START DATA ENTRIES
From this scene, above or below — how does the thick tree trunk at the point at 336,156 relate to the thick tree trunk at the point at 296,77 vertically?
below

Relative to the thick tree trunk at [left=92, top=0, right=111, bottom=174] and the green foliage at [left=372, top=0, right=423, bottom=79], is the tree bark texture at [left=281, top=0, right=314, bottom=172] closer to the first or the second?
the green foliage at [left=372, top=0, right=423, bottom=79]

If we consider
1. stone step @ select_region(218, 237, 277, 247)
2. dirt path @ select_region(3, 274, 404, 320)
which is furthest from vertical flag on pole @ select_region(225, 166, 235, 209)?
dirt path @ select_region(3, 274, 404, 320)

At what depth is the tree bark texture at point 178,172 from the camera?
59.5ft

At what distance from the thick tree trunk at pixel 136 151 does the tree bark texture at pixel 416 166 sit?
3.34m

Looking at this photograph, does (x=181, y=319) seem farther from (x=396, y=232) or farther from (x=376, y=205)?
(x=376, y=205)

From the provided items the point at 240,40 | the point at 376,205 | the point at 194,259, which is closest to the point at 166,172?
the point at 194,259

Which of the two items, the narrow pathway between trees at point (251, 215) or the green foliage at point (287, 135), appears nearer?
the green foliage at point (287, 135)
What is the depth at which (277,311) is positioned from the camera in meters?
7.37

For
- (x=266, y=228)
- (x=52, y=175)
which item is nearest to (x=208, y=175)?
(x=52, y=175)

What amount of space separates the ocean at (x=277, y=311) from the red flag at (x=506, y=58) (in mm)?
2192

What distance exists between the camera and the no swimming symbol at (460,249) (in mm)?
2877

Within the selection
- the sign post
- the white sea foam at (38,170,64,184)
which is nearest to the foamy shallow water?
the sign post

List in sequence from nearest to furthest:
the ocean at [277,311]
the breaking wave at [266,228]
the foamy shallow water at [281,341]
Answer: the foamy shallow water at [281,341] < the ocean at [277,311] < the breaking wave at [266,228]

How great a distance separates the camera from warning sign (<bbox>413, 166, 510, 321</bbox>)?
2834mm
END DATA ENTRIES
DIRECTIVE:
Tally the lines in the items above that contain the string "bottom". Give only the number.

FINAL ANSWER:
2